By law, the US Department of Education must issue periodic guidance to state and local authorities on the constitutionality of prayer in public elementary and secondary schools. Earlier this month, the Biden administration issued updated guidelines “in order to provide information on the current state of the law.” It’s a good bet that the new guidelines are meant to respond to the Supreme Court’s decision last term in Kennedy v. Bremerton School District, the high school football coach case, which held that a school district violated the Free Exercise Clause when it disciplined the coach for praying midfield after games.

The school district argued in Kennedy that it had to discipline the coach in order to avoid violating the Establishment Clause—more specifically, to avoid violating the endorsement test under the Lemon line of cases—and also because the coach’s practice of praying midfield could coerce students in violation of a different line of cases, including Lee v. Weisman, the graduation prayer case. The Supreme Court disagreed. “Endorsement” is not the appropriate test under the Establishment Clause; rather, the test is whether a practice is consistent with American history and tradition. (Apparently the Court had overruled Lemon and the endorsement test on a prior, unspecified occasion). In addition, the Court ruled, the coach’s private prayer, which he didn’t offer in his official capacity and in which he didn’t encourage students to participate, was not coercive for purposes of the Court’s caselaw.

The new guidelines correctly indicate that school officials can’t pressure students to join in private prayer. But, puzzlingly, they make only glancing reference to the Kennedy decision itself, which has a lot to say about what does and doesn’t constitute pressure. As the dissenters in Kennedy pointed out, there’s a pretty good argument that the coach’s practice of praying midfield after games could exert a subtle pressure on students to join in. The Court nonetheless believed the practice was constitutional. Kennedy thus suggests that the Court’s view of coercion has become more lenient since Lee. Also puzzlingly, the guidelines say nothing at all about the Court’s new “history and tradition” test. That seems a pretty big omission.
▬▬▬
Problem set:
1. Copy out the stretch of the records from the line containing "Given the photograph, of" through the end of the records, keeping every line unchanged.
2. Extend the commentary on the Education Department's school prayer guidelines, picking up after its final sentence.

[Records from a collection]
▬▬▬
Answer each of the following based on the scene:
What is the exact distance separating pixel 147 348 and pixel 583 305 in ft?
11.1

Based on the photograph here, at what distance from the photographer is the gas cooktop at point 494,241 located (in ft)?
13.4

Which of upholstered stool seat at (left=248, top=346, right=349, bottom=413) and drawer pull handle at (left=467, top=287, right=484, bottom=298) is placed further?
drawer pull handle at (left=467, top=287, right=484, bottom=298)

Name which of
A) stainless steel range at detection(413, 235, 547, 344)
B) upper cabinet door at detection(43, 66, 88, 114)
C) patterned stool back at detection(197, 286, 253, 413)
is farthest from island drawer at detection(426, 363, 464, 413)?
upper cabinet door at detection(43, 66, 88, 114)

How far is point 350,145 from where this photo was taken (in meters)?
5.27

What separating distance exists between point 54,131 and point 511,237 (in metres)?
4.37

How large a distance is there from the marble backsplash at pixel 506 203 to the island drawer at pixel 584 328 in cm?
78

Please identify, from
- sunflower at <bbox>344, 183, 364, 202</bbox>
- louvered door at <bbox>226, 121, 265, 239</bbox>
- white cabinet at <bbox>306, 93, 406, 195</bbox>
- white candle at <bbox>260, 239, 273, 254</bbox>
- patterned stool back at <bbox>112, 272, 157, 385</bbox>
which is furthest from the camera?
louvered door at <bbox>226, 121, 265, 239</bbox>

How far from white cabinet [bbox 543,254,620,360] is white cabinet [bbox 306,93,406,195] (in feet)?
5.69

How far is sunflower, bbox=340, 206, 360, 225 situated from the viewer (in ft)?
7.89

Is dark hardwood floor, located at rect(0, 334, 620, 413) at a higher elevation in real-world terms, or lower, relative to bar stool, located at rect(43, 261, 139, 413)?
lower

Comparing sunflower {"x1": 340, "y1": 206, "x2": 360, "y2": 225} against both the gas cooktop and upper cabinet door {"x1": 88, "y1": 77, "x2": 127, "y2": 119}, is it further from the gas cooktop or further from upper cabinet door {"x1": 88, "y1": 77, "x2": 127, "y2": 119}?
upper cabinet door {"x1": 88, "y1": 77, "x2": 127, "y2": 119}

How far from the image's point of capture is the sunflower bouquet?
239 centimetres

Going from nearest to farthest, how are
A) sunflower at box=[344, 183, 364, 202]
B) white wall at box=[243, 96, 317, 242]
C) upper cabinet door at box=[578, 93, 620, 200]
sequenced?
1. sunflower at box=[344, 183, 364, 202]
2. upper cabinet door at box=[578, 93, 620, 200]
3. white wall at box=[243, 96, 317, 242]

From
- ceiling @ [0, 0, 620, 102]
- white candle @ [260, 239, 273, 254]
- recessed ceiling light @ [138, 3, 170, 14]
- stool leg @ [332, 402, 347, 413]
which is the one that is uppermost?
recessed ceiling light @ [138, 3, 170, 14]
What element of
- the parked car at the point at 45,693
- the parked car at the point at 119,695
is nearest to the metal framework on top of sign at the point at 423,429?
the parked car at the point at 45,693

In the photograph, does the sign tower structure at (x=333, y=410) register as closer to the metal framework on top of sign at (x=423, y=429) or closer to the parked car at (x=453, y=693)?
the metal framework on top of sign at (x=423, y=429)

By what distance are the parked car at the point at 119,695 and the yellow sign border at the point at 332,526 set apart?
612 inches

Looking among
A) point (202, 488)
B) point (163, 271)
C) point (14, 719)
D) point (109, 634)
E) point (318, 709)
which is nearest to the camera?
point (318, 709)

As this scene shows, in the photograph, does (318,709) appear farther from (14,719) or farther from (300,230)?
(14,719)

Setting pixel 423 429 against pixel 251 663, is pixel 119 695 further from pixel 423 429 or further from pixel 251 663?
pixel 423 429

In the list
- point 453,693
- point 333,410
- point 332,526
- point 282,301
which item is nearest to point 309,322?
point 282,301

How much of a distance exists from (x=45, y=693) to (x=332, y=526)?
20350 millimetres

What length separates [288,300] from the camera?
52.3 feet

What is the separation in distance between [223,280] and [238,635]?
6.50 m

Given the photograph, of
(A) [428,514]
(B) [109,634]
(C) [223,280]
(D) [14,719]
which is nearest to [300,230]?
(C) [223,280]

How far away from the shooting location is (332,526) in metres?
▬▬▬
Written answers:
1.
Given the photograph, of
(A) [428,514]
(B) [109,634]
(C) [223,280]
(D) [14,719]
which is nearest to [300,230]?
(C) [223,280]

How far away from the shooting location is (332,526) in metres?

2.
What explains this reticence, particularly about the new test? In a recent Legal Spirits podcast, my colleague, Marc DeGirolami, and I discuss different possibilities. One possibility, of course, is that the Biden Administration doesn’t approve of the new test and so has submerged it. Another, which I prefer, is that the Administration, like the rest of us, doesn’t quite know what to make of the new test. Kennedy stands for the proposition that that non-coercive prayers by school officials in their private capacity are consistent with America’s traditional understanding of free exercise and don’t violate the Establishment Clause. But that still leaves a lot for future development. The new guidelines should have done more to alert schools to the new test. Until the Court clarifies things, though, all of us—scholars, federal bureaucrats, and school officials—are still a bit in the dark.